Having completed a clinical immersion experience with a minimum of 300 clinical hours
The following is the projected time allotment for becoming a Clinical Nurse Leader:
6 years to earn undergraduate and Masters’ degrees
Pass NCLEX-RN exam and CNL certification examination afterwards
Obtain experience working in clinical patient care
The accreditation of Clinical Nurse Leader must be renewed every five years. CNLs must complete at least 50 contact hours, which must include the following:
A Continuing Medical Education unit with a minimum of one contact hour
A Continuing Nursing Education unit with a minimum of one contact hour
A Continuing Education unit with a minimum of 10 contact hours
10 quarter contact hours or 15 semester contact hours of college credit hours
Contact hours can be earned through mentoring, coaching, preceptorship, or clinical supervision. Recertification also necessitates holding a Registered Nurse license, adhering to the CNL Standards of Conduct, and working a minimum of 2000 hours throughout the course of the five-year certification term.
Nursing jobs are in high demand at all levels and in all speciality areas. Because of the national nursing shortage, the Bureau of Labor Statistics predicts that employment of registered nurses will increase by 12% between 2018 and 2028. When you add in the fact that Clinical Nurse Leaders make major contributions and changes to the departments where they work, it's clear to see why so many institutions and healthcare systems are looking for them.

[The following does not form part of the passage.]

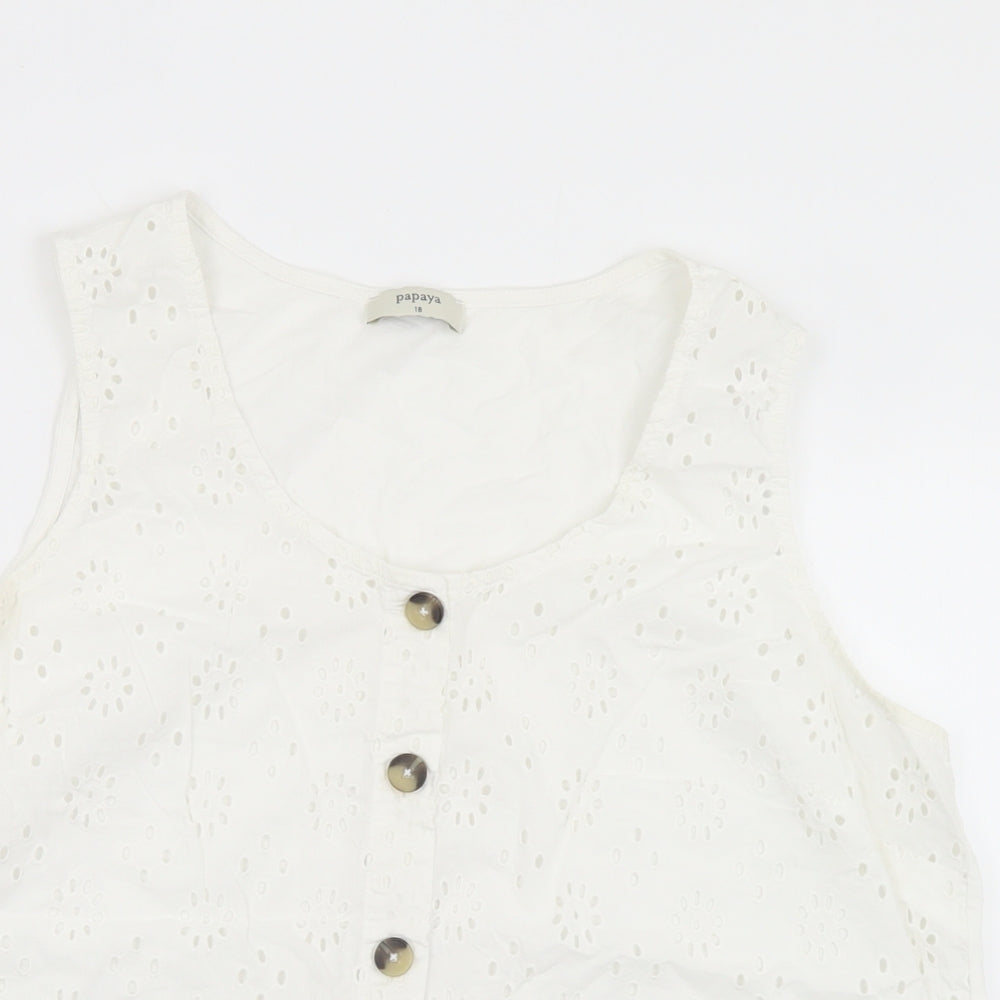 Papaya Womens White  Cotton Basic Tank Size 18 Scoop Neck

Their job description is to develop, execute, and evaluate patient care in any department to which they are assigned. As a result, the organizations in which they work place a high value on their job. Because the role is relatively new, with only around 1,000 licensed CNLs in the United States at current moment, young nurses joining this crucial sector can be confident in their career prospects and job prospects.